### DOEL OPDRACHT
Noem alle jaartallen die in het fragment hieronder over de omzetbelasting van A BV voorkomen.

### FRAGMENT
========

Bij de FIOD is een melding binnengekomen dat A BV de omzetbelasting niet volledig zou hebben afgedragen. Naar aanleiding hiervan heeft de Belastingdienst een boekenonderzoek ingesteld. Hierbij is geconstateerd dat enige jaren onjuiste aangiften omzetbelasting zijn gedaan.

De administrateur van verdachte heeft verklaard dat in 2009 € 10.000 aan voorbelasting bij de aangifte omzetbelasting is bijgeteld. Daarnaast heeft de zelfstandig boekhouder van verdachte verklaard dat in 2009 met akkoord van verdachte bewust minder belasting is aangegeven door met de btw te schuiven. Dit vond eveneens plaats in 2010, 2011 en 2012. De boekhouder zou diverse keren bij verdachte erop aan hebben gedrongen om een suppletieaangifte in te dienen.

De accountant en opsteller van de jaarrekeningen 2011 en 2012 van A BV heeft verklaard dat bij de bespreking van de jaarrekeningen ook met verdachte is besproken dat er nog een suppletieaangifte van de omzetbelasting moest worden gedaan. Door de accountant AA is verder nog verklaard dat verdachte tegen hem heeft gezegd dat verdachte de suppletieaangiften niet wilde indienen omdat verdachte de cijfers niet vertrouwde.

========

### OPGESLAGEN RIJEN
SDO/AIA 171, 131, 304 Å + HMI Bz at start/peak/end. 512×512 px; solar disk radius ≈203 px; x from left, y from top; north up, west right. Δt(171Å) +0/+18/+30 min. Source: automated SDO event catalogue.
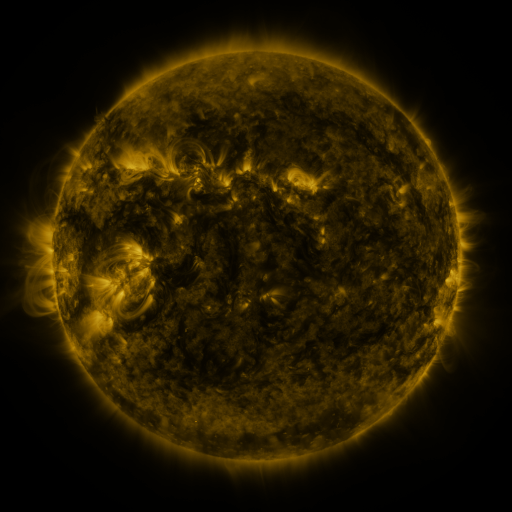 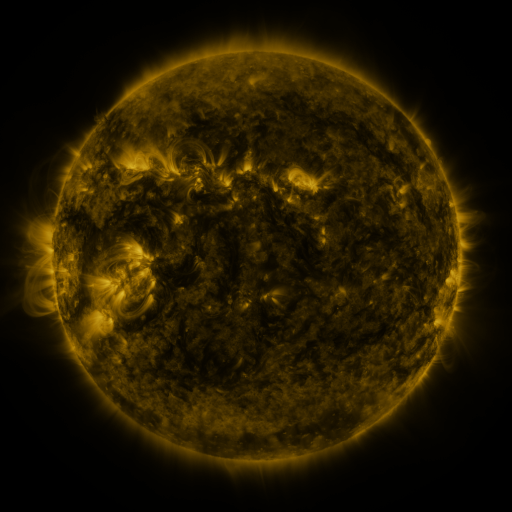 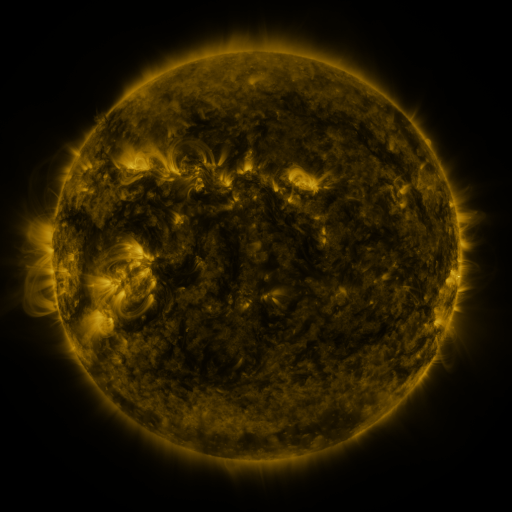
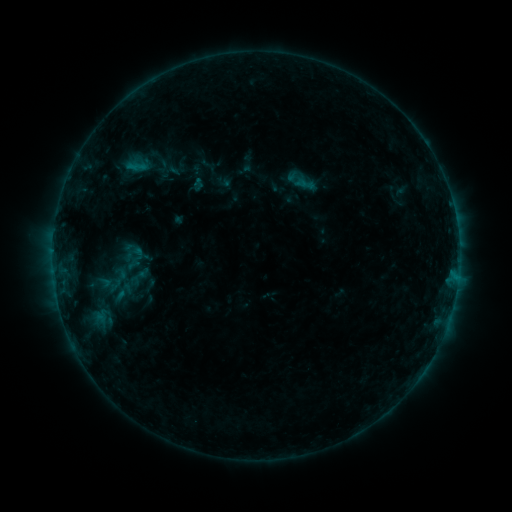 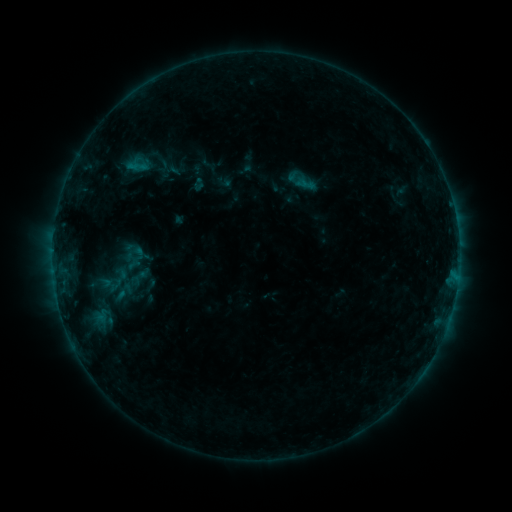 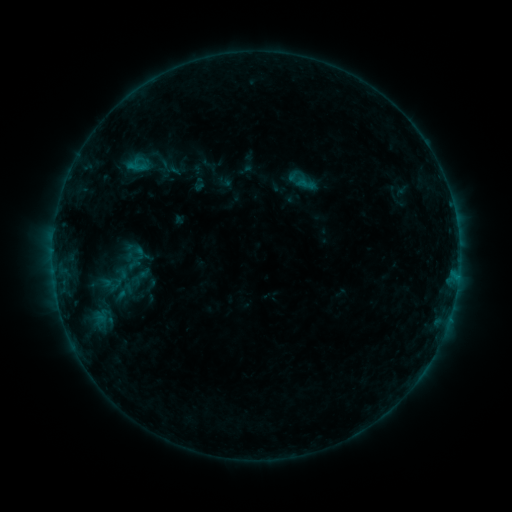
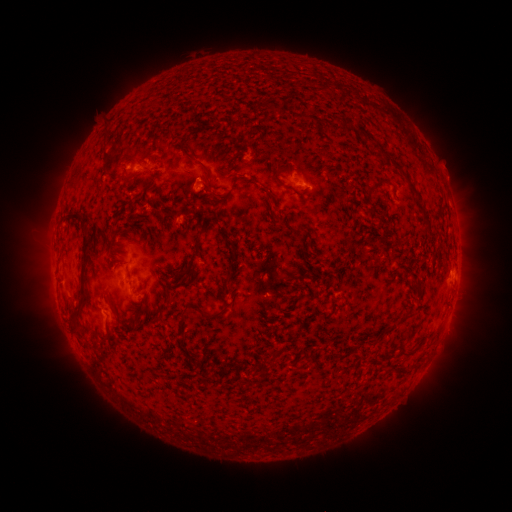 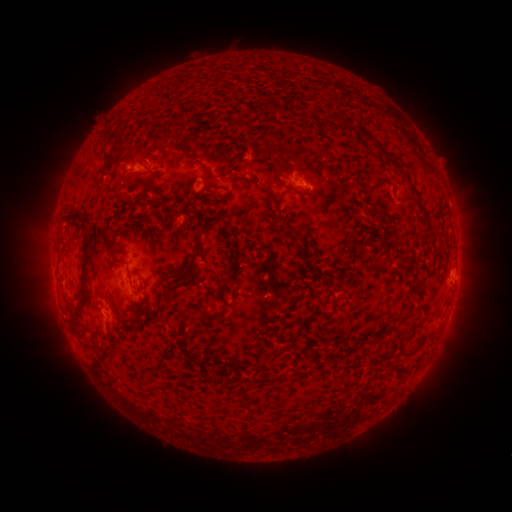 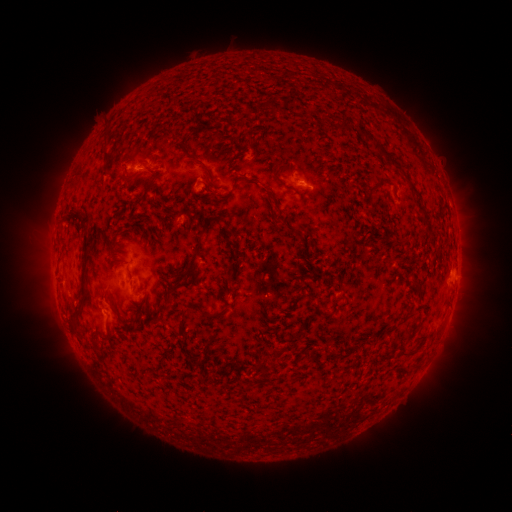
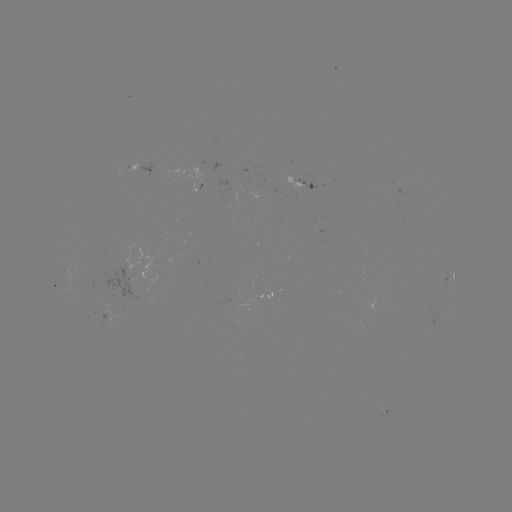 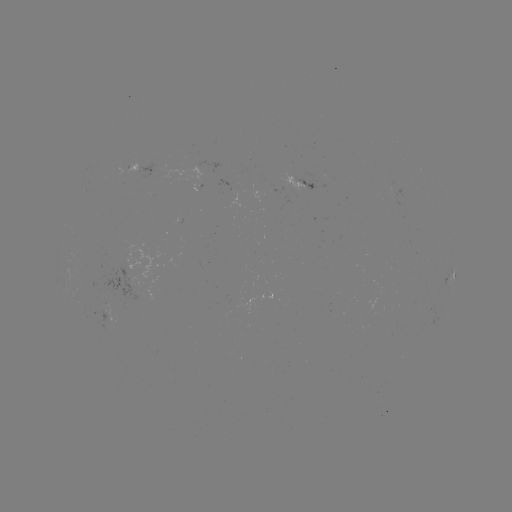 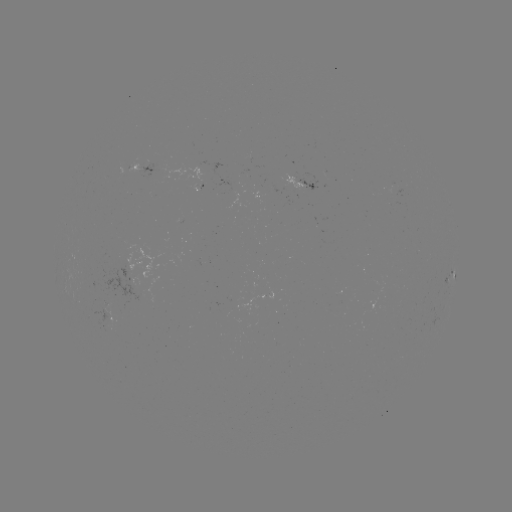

no catalogued flare and no flagged EUV brightening in this window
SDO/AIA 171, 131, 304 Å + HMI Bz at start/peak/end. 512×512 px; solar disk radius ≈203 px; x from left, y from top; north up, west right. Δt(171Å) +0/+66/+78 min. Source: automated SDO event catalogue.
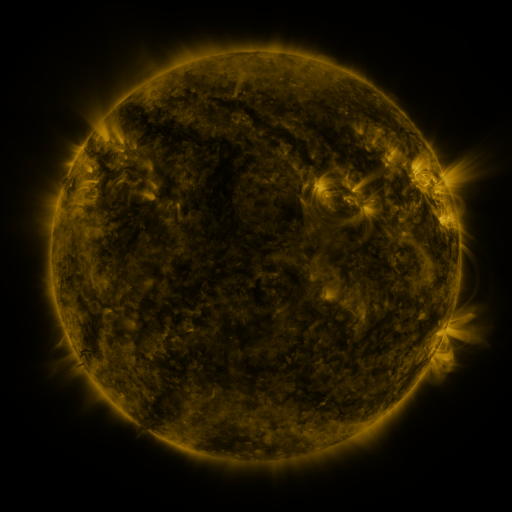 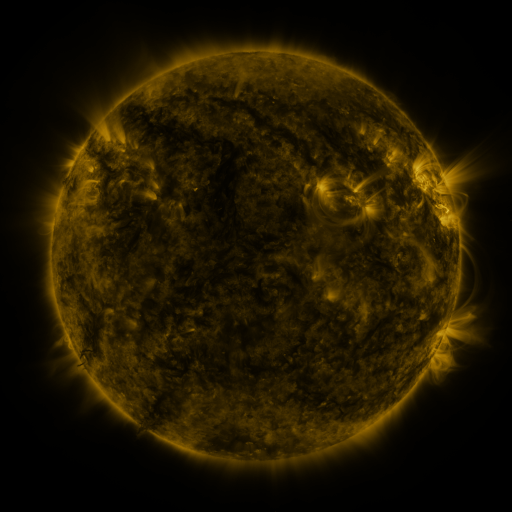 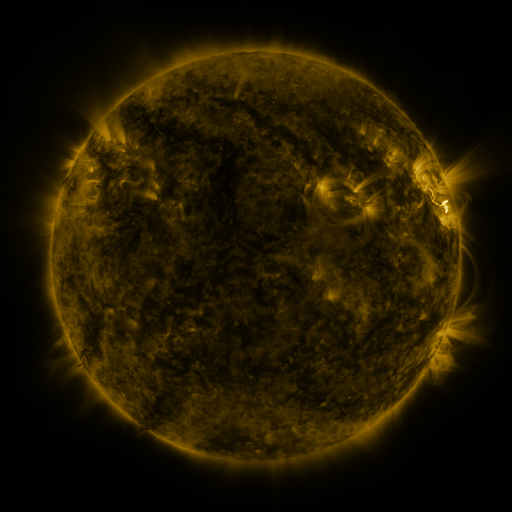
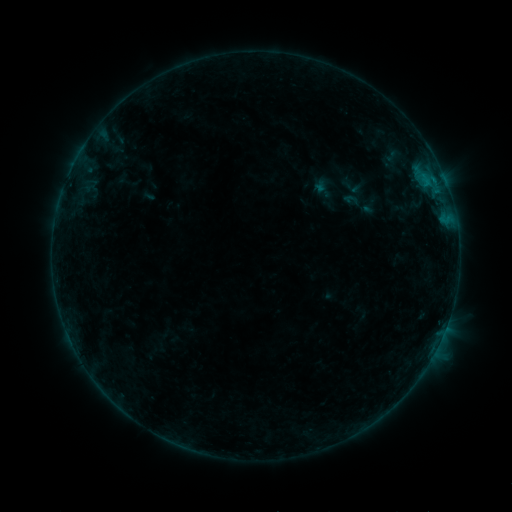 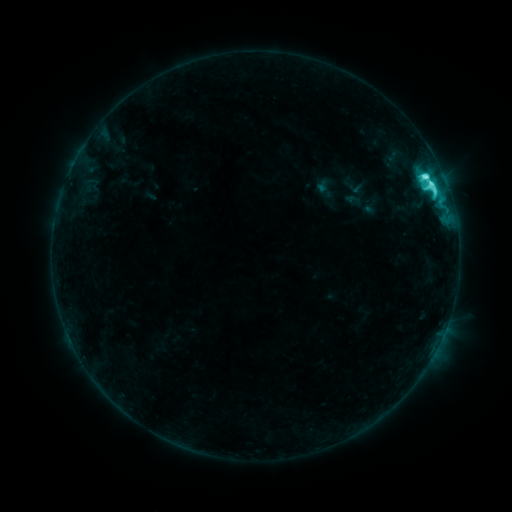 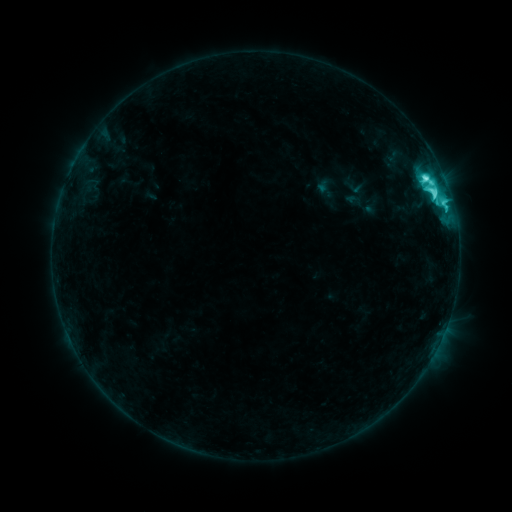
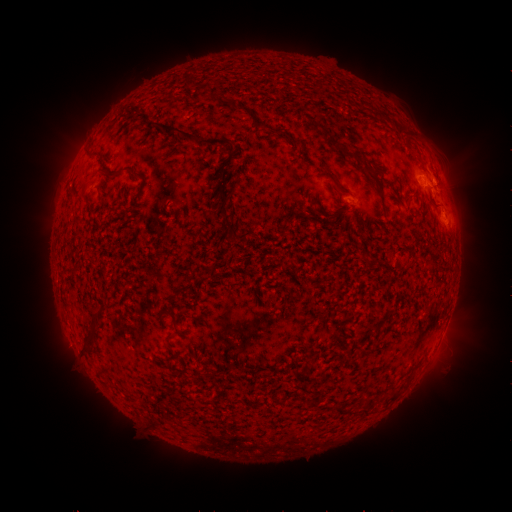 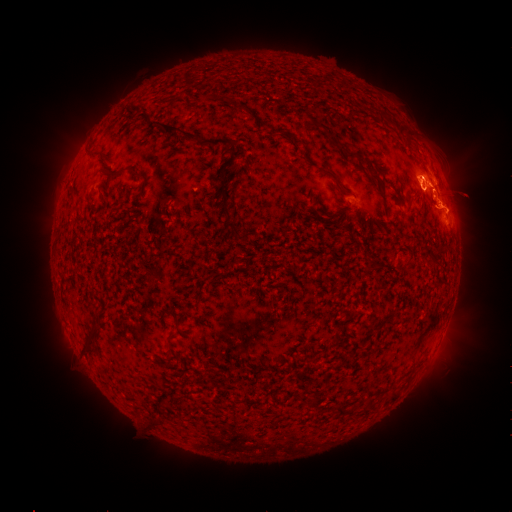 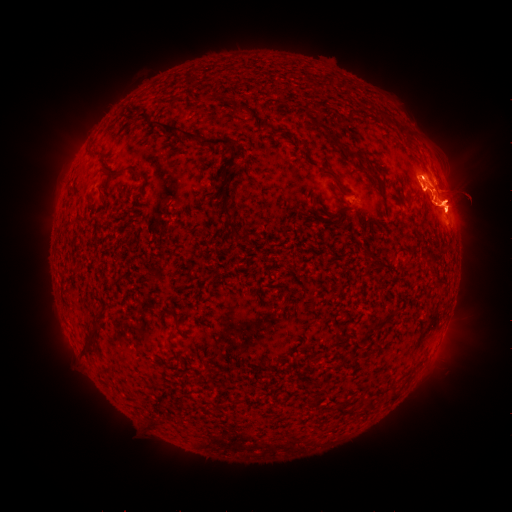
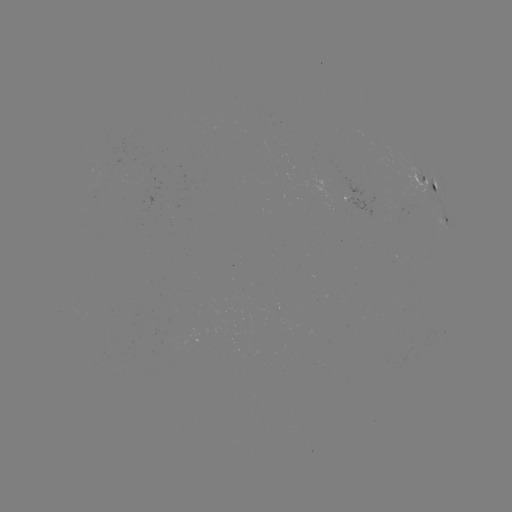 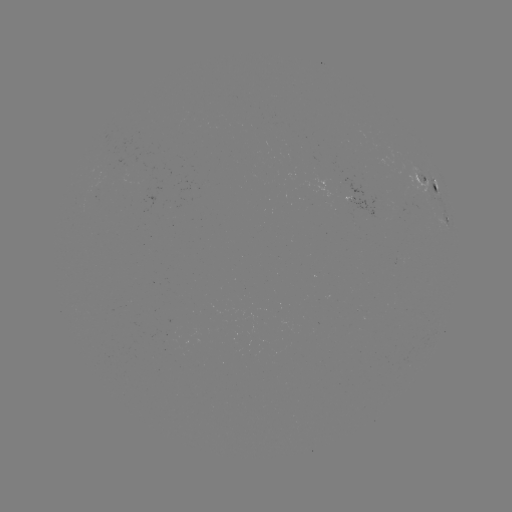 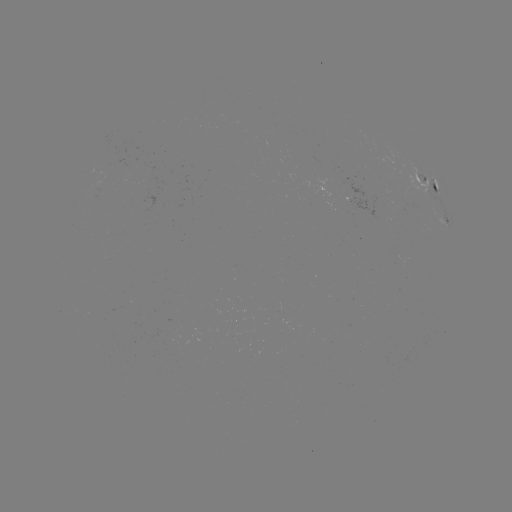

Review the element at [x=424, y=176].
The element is C7.2 flare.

========

### RESULTAAT
2009, 2010, 2011 en 2012.